-- Instructions to follow --
Reproduce all of the data exactly, with no line skipped.

-- Material for the task --
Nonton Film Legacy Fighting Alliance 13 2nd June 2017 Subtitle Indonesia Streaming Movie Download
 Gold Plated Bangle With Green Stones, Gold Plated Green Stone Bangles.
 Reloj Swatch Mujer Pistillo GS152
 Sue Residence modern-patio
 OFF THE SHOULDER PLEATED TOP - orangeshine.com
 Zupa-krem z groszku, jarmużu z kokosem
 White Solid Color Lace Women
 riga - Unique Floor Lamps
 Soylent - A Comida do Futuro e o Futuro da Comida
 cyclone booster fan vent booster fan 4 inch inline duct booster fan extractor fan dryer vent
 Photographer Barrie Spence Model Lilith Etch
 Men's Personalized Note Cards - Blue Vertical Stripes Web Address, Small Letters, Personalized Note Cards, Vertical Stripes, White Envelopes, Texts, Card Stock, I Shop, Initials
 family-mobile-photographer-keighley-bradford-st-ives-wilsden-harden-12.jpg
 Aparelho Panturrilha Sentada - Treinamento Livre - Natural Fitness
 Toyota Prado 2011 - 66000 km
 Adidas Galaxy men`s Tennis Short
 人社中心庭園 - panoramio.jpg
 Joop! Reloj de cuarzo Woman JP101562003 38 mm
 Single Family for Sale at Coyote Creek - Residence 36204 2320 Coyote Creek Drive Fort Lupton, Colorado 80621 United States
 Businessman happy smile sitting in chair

-- Response to this exercise --
Nonton Film Legacy Fighting Alliance 13 2nd June 2017 Subtitle Indonesia Streaming Movie Download
 Gold Plated Bangle With Green Stones, Gold Plated Green Stone Bangles.
 Reloj Swatch Mujer Pistillo GS152
 Sue Residence modern-patio
 OFF THE SHOULDER PLEATED TOP - orangeshine.com
 Zupa-krem z groszku, jarmużu z kokosem
 White Solid Color Lace Women
 riga - Unique Floor Lamps
 Soylent - A Comida do Futuro e o Futuro da Comida
 cyclone booster fan vent booster fan 4 inch inline duct booster fan extractor fan dryer vent
 Photographer Barrie Spence Model Lilith Etch
 Men's Personalized Note Cards - Blue Vertical Stripes Web Address, Small Letters, Personalized Note Cards, Vertical Stripes, White Envelopes, Texts, Card Stock, I Shop, Initials
 family-mobile-photographer-keighley-bradford-st-ives-wilsden-harden-12.jpg
 Aparelho Panturrilha Sentada - Treinamento Livre - Natural Fitness
 Toyota Prado 2011 - 66000 km
 Adidas Galaxy men`s Tennis Short
 人社中心庭園 - panoramio.jpg
 Joop! Reloj de cuarzo Woman JP101562003 38 mm
 Single Family for Sale at Coyote Creek - Residence 36204 2320 Coyote Creek Drive Fort Lupton, Colorado 80621 United States
 Businessman happy smile sitting in chair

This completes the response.